- Church: Episcopal Church
- Diocese: Central Florida
- In office: 1969–1970
- Successor: William H. Folwell
- Previous posts: Suffragan Bishop of South Florida (1945-1948) Coadjutor Bishop of South Florida (1948-1951) Bishop of South Florida (1951-1969)

Orders
- Ordination: June 23, 1929 by John Durham Wing
- Consecration: May 23, 1945 by John Durham Wing

Personal details
- Born: January 1, 1903 Buffalo, New York, United States
- Died: July 24, 1984 (aged 81) Orlando, Florida, United States
- Denomination: Anglican
- Parents: William Henry Louttit, Susan Bruman
- Spouse: Amy Moss Cleckler
- Children: 2
- Alma mater: Hobart College

= Henry I. Louttit Sr. =

Bishop of South Florida and later Central Florida

Henry Irving Louttit Sr. (January 1, 1903 – July 24, 1984) was bishop of South Florida and Central Florida in The Episcopal Church. His son, Henry I. Louttit, Jr., was also a bishop.

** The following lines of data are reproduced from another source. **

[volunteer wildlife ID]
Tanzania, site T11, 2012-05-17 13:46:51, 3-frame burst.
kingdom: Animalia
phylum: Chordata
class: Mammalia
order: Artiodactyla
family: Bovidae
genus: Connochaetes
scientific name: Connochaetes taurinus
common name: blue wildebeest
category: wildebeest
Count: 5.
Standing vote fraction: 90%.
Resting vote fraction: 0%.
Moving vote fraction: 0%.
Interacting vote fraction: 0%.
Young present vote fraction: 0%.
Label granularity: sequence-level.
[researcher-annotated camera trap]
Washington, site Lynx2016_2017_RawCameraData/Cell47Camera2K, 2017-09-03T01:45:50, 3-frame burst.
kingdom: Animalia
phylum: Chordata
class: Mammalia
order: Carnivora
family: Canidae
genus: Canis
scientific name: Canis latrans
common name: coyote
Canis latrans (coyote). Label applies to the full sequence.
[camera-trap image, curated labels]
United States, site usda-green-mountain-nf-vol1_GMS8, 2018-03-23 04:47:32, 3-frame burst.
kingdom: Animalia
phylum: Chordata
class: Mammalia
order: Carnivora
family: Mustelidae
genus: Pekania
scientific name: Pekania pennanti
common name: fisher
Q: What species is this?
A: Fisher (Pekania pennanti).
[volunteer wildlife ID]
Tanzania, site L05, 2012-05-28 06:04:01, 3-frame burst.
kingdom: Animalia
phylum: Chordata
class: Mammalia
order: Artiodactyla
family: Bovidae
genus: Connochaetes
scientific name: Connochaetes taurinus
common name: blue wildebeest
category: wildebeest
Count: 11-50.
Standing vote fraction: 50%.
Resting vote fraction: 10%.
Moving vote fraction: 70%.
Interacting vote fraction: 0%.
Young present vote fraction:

==Early life and education==
Louttit was born on January 1, 1903, in Buffalo, New York, the son of William Henry Louttit and Susan Bruman. He studied at Hobart College in Geneva, New York, where he graduated with a Bachelor of Arts degree in 1925. He then entered Virginia Theological Seminary and graduated with a Bachelor of Divinity in 1929. He married Amy Cleckler on June 22, 1936, and together they had two sons. He was awarded honorary Doctor of Divinity degrees from both the Virginia Seminary and Hobart.

==Ordained ministry==
Louttit was ordained deacon on July 15, 1928, and priest on June 23, 1929. He became rector of All Saints' Church in Tarpon Springs, Florida. He then moved to his home parish, Trinity Church in Miami to serve as a curate. From 1930 to 1933, he was rector of Holy Cross Church in Sanford, Florida. In 1933 he became the rector of Holy Trinity Church in West Palm Beach, Florida. During World War II, he enrolled as a chaplain in the US Army with the 31st Infantry Division in the Dutch East Indies.

==Episcopacy==
On February 7, 1945, Louttit was elected on the second ballot as Suffragan Bishop of South Florida during a special diocesan meeting that took place in St Luke's Cathedral, Orlando, Florida. He was then consecrated on May 23, 1945, by the Bishop of South Florida John Durham Wing in Holy Trinity Church. On April 14, 1948, he was elected Coadjutor Bishop of South Florida and succeeded as diocesan on January 1, 1951. During his episcopate, the large Diocese of South Florida was divided in three in 1969. With his retirement on December 31, 1969, the Diocese of South Florida ceased to exist and he became the first Bishop of Central Florida. He served in that post till 1970, when a new bishop was elected.

Louttit was also one of twelve bishops who formed a "Committee of Bishops to Defend the Faith" and charged the Bishop of California, James Pike, with several heresies.